> **What to produce**
Reproduce, word for word, everything from "This has been" down to "appear fully assembled." in the forum thread below about a lower-cost iPhone.

> **Excerpted passage**
........

# iPhone budget - cheapo iPhone for emergency markets?



## Kid_Eternity (Jul 7, 2013)

This has been burning on the rumour mill for some time and now some site claims to have actual parts, enough to make the following video:





> Over the past several weeks, a number of leaks about Apple's rumored lower-cost plastic iPhone have surfaced, including design drawings from a case maker and photos ofalleged rear shells in a number of bright colors. Based on these leaks, earlier this week we released our own high-resolution renderings showing what the device might look like in its entirety.
> 
> _Techdy_ now reports that it has gotten its hands on what it believes to be legitimate front and rear parts for this lower-cost plastic iPhone, offering the first good look at how the device will appear fully assembled.


 











Those who think Apple won't go there should remember they sold the white plastic MacBook for many years before discontinuing to make way for the MacBook Air. They also do a Mac Mini, iPad Mini and have always had some form of iPod mini...

........

> **Information shown**
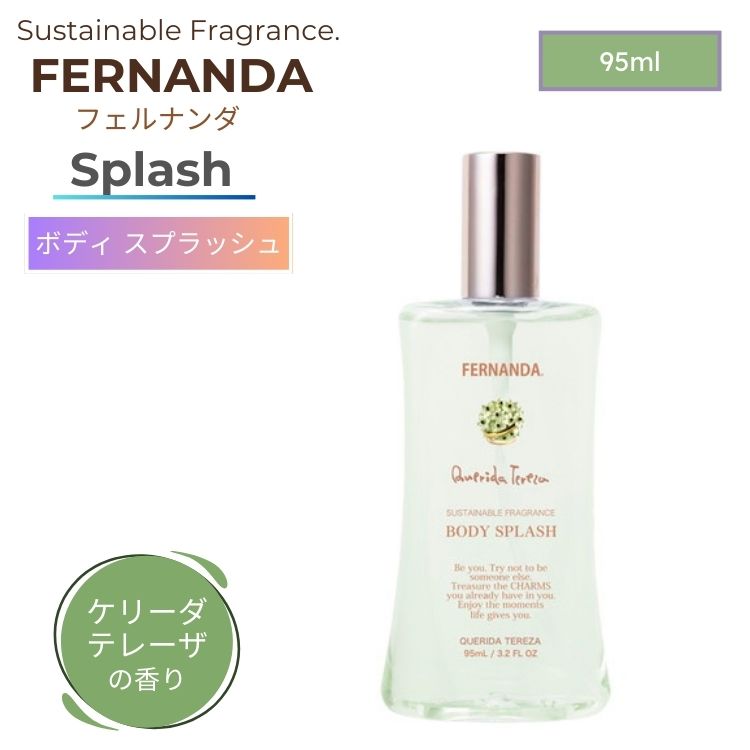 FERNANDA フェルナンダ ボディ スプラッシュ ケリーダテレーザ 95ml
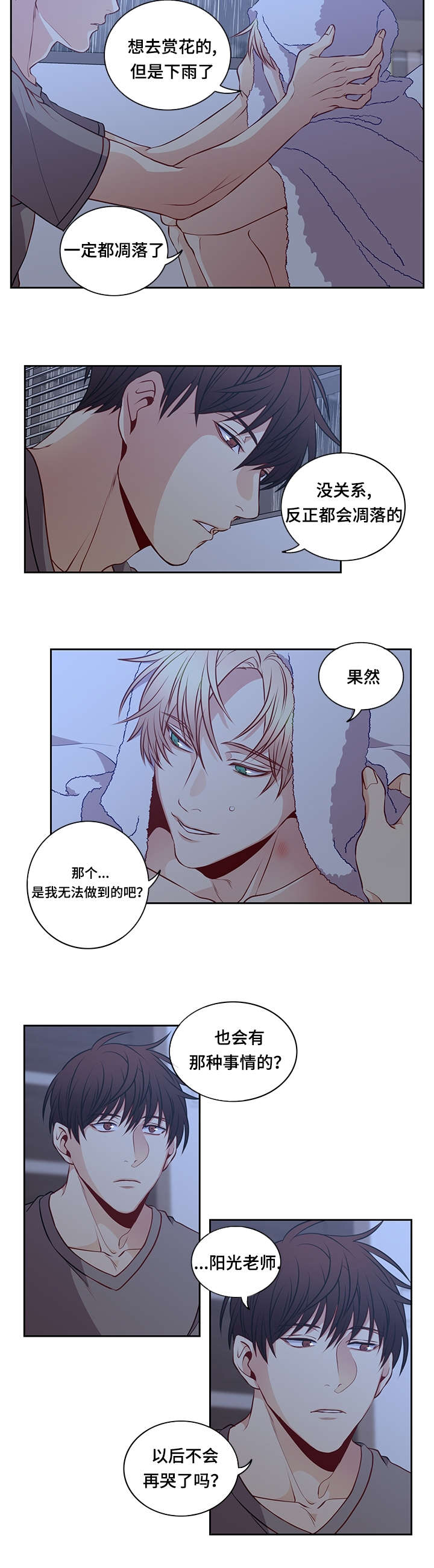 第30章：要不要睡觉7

........

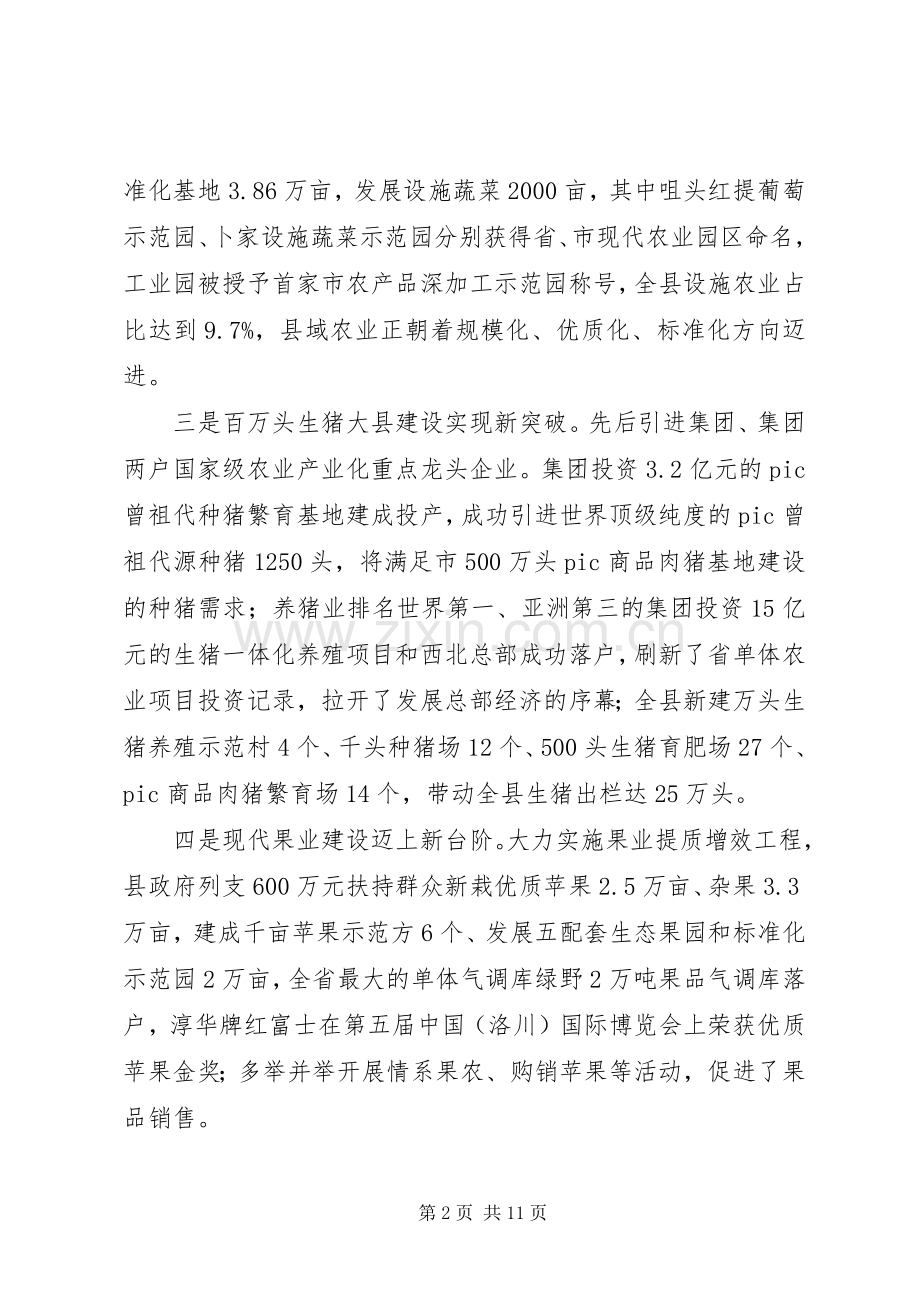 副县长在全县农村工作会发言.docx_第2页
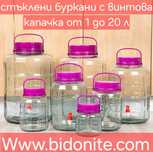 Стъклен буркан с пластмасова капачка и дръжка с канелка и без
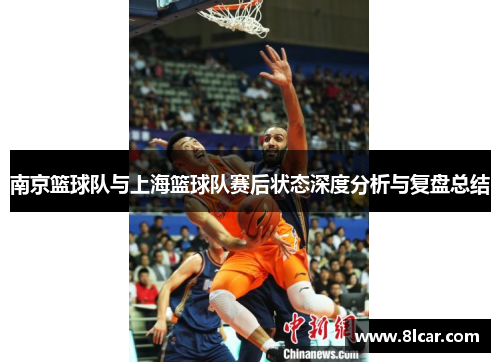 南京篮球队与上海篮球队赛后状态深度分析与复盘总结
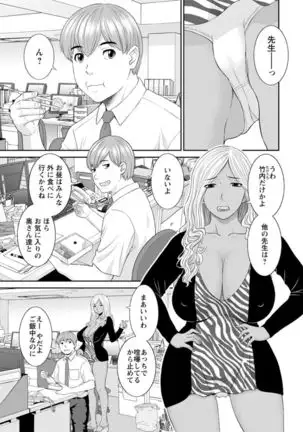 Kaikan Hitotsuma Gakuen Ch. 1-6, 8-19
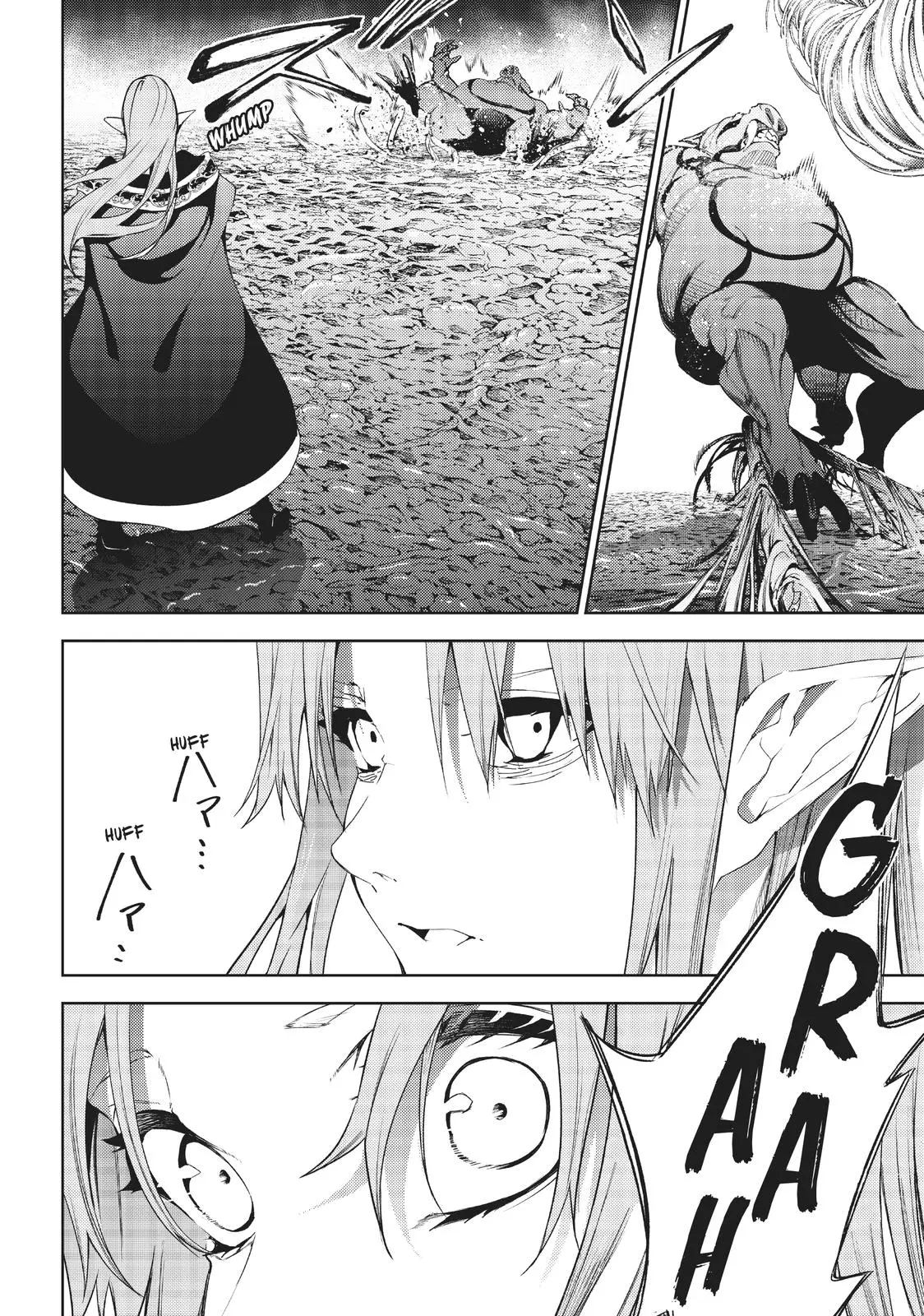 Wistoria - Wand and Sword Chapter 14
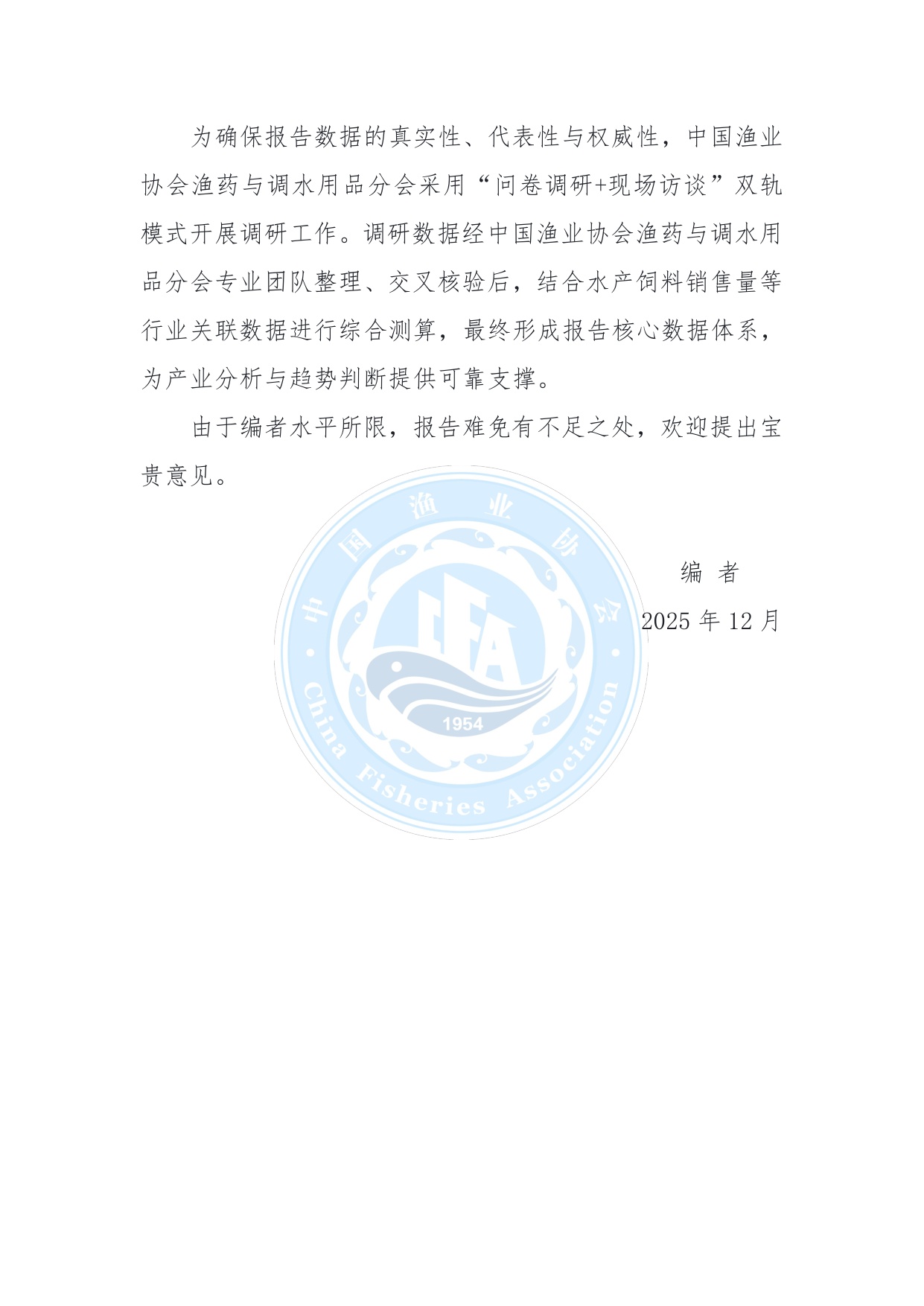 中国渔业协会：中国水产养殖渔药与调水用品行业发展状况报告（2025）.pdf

........

> **Task output**
This has been burning on the rumour mill for some time and now some site claims to have actual parts, enough to make the following video:





> Over the past several weeks, a number of leaks about Apple's rumored lower-cost plastic iPhone have surfaced, including design drawings from a case maker and photos ofalleged rear shells in a number of bright colors. Based on these leaks, earlier this week we released our own high-resolution renderings showing what the device might look like in its entirety.
> 
> _Techdy_ now reports that it has gotten its hands on what it believes to be legitimate front and rear parts for this lower-cost plastic iPhone, offering the first good look at how the device will appear fully assembled.